Mark Elliott, Vice President at Coventry Log Homes, Inc., shares his expert insights to your top questions about designing and building your dream log home. Check back soon for more answers.
Electrical Installation in a Log Home
Question: How Is Electrical Installed in a Log Home?
When it comes to building a log home versus a traditional stick-frame house, there are plenty of construction differences. One that causes the most head-scratching among those new to the log home world is how a house built with logs is wired. In fact, it’s one of the questions they’ve fielded the most at Coventry Log Homes, says Vice President Mark Elliott.
In a conventionally built home, electrical wiring is run through the studs in the framing, but what do you do when your walls are solid logs? The method isn’t quite as tricky as you might expect. “With the Coventry building system, the process involves stacking the first two rows of logs then drilling a hole into the logs to run the wires through before adding the third row,” explains Mark. (He warns to look out for companies that cut corners by skipping this essential step by putting outlets directly in the floor.)
For switches or outlets near a doorway, wires are chased inside the door jamb, while outlets or light fixture boxes simply require the logs to be notched where those elements will be placed. “It’s really very straightforward. Beyond that little bit of effort, it’s no different than doing electrical in any other type of home,” Mark says. “You use the same wires, boxes, outlets and covers.”
The key to a smooth installation process is to have a plan. “All of the details can feel overwhelming, but a little planning goes a long way,” he says. When marking up your plans with your electrician, Mark recommends taking a mental walk-through of your house, room by room: “Think about everything that is going to go into that room.”

Stored data
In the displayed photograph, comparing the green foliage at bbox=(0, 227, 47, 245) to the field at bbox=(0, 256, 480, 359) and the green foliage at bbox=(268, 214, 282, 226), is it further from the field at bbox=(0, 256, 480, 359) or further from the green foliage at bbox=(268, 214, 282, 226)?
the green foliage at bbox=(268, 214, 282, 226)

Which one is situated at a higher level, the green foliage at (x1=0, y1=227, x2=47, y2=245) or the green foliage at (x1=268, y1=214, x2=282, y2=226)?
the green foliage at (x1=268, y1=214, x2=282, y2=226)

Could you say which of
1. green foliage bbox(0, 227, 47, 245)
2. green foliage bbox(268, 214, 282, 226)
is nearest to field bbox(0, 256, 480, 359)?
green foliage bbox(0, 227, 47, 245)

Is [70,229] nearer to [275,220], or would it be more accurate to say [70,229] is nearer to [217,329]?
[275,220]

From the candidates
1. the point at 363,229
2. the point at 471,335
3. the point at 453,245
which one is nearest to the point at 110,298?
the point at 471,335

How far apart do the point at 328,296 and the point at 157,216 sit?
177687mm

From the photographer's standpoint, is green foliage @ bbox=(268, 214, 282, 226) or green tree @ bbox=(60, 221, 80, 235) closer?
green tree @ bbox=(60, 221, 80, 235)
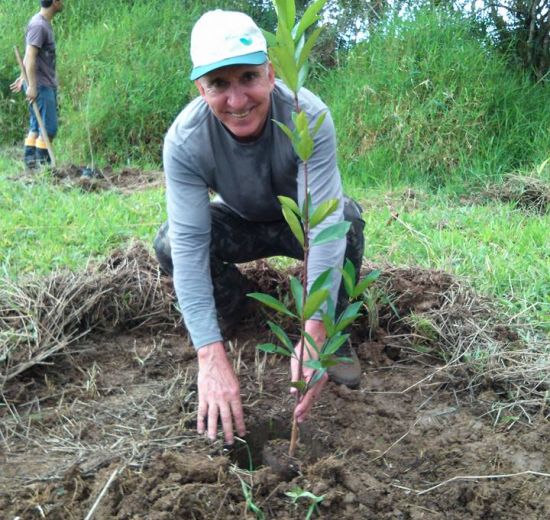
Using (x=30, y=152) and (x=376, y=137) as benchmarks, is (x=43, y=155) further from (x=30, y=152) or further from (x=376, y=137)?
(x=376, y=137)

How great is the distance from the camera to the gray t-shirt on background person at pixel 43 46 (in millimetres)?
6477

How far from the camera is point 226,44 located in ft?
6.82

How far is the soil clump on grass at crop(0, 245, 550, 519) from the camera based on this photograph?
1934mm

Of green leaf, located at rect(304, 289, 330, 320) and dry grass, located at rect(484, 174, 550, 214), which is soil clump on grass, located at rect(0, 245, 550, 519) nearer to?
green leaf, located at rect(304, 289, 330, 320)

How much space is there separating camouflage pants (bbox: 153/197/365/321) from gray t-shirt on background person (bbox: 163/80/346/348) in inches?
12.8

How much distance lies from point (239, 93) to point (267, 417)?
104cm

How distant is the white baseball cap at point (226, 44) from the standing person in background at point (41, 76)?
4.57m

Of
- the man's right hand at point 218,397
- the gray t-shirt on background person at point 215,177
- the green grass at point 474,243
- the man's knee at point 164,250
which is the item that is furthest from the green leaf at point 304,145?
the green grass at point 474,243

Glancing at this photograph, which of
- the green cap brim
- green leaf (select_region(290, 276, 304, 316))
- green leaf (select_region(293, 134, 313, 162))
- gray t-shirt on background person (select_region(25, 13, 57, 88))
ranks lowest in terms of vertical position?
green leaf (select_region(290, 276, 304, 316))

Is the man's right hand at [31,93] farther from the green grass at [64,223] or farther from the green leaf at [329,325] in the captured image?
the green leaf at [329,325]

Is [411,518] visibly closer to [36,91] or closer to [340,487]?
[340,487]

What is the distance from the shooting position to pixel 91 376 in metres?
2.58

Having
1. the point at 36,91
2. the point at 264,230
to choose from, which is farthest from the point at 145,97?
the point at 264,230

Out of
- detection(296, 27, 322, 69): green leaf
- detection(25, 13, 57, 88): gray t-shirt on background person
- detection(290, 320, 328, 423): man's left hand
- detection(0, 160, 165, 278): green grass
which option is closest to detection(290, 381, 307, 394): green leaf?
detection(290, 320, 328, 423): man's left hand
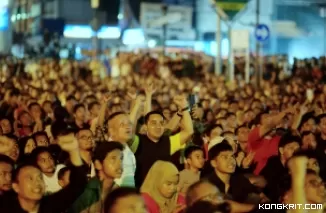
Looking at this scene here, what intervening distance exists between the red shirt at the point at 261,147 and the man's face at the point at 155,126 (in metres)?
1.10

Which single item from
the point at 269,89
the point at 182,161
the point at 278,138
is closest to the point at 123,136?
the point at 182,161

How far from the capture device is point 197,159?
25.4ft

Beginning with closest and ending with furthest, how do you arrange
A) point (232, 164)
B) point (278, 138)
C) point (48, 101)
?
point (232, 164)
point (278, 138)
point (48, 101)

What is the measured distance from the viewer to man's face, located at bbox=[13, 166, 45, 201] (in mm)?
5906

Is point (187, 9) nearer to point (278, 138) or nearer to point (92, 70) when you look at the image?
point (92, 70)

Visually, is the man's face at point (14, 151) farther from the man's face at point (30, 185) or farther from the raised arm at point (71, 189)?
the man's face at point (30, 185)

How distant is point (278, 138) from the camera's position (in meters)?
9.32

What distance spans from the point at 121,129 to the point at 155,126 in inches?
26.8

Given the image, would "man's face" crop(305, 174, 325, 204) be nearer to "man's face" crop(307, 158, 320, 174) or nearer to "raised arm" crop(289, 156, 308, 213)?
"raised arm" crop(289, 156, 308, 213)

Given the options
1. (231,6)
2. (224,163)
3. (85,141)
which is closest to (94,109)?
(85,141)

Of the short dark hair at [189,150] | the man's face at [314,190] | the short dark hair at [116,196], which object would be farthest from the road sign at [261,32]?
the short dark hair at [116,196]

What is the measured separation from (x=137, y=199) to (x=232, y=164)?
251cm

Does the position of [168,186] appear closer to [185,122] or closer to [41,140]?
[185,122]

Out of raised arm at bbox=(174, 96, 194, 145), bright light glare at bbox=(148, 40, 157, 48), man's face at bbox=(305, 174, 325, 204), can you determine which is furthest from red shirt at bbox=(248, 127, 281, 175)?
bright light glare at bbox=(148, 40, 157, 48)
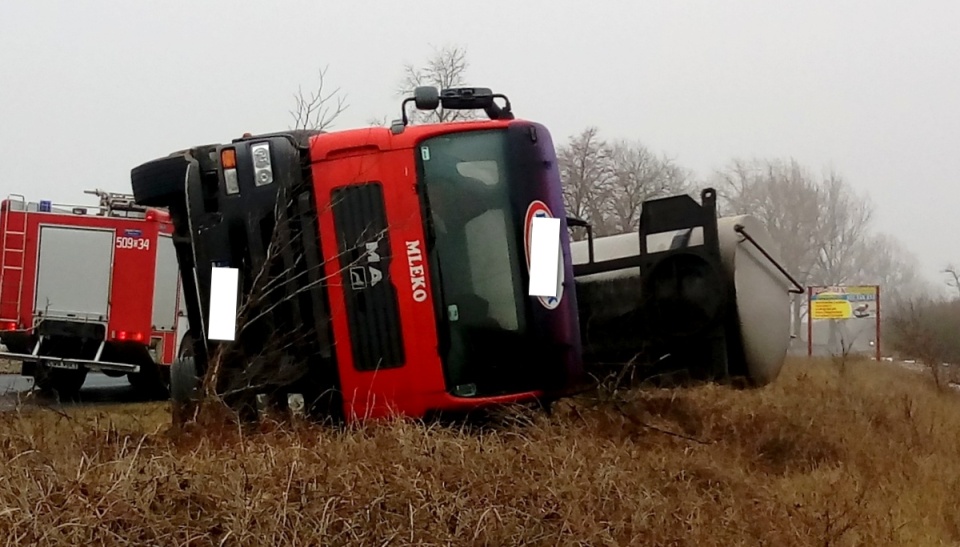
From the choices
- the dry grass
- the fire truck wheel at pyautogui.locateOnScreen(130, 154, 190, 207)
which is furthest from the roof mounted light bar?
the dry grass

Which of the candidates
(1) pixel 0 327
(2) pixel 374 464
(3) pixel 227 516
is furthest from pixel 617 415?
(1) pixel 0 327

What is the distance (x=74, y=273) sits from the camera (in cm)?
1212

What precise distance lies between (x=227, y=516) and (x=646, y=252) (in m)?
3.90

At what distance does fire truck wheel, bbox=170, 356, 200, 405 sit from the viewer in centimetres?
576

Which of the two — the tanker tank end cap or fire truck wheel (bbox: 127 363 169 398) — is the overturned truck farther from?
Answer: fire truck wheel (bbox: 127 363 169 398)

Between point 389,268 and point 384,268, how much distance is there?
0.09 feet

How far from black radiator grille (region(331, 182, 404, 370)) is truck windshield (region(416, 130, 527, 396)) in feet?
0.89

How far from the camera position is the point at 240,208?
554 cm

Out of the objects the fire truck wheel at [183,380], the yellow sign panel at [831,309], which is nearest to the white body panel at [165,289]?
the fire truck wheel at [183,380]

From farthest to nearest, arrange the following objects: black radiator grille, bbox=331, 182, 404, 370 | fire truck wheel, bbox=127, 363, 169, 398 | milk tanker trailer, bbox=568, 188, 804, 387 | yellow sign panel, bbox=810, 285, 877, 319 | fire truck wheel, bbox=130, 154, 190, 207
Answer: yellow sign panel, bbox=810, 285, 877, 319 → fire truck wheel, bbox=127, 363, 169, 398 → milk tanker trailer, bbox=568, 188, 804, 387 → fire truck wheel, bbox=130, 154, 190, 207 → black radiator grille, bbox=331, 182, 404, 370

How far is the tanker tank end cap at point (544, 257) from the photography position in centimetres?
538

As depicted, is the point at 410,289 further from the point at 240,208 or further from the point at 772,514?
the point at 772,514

...

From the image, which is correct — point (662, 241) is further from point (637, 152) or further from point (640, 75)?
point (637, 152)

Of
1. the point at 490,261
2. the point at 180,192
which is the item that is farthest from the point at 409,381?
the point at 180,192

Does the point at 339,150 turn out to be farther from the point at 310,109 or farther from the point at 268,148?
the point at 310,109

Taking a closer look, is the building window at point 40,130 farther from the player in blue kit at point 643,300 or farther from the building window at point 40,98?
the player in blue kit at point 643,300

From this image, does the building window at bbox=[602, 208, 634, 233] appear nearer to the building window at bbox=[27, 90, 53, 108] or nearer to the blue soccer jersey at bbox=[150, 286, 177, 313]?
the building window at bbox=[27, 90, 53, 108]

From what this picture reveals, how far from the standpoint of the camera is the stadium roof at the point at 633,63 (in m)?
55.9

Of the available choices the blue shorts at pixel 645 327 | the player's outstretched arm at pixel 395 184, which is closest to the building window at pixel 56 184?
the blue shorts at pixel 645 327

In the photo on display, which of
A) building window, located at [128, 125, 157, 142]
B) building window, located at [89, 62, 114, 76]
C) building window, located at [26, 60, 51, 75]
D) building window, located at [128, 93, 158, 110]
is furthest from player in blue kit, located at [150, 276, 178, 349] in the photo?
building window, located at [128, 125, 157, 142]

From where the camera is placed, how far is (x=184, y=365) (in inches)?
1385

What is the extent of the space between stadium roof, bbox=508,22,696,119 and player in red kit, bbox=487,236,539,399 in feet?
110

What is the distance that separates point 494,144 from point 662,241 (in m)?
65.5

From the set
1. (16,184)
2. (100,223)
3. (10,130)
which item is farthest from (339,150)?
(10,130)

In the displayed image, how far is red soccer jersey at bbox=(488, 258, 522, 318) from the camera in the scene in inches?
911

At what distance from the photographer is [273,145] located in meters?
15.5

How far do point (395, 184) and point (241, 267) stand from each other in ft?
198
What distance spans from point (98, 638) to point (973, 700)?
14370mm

_Requirement 1_: In the log home wiring passage, how are wires handled for switches or outlets near a doorway?
_Requirement 2_: Reproduce the section of the log home wiring passage that begins at the words "Mark Elliott, Vice" and stops after "President Mark Elliott.".

_Right answer 1_: They are chased inside the door jamb.

_Right answer 2_:
Mark Elliott, Vice President at Coventry Log Homes, Inc., shares his expert insights to your top questions about designing and building your dream log home. Check back soon for more answers.
Electrical Installation in a Log Home
Question: How Is Electrical Installed in a Log Home?
When it comes to building a log home versus a traditional stick-frame house, there are plenty of construction differences. One that causes the most head-scratching among those new to the log home world is how a house built with logs is wired. In fact, it’s one of the questions they’ve fielded the most at Coventry Log Homes, says Vice President Mark Elliott.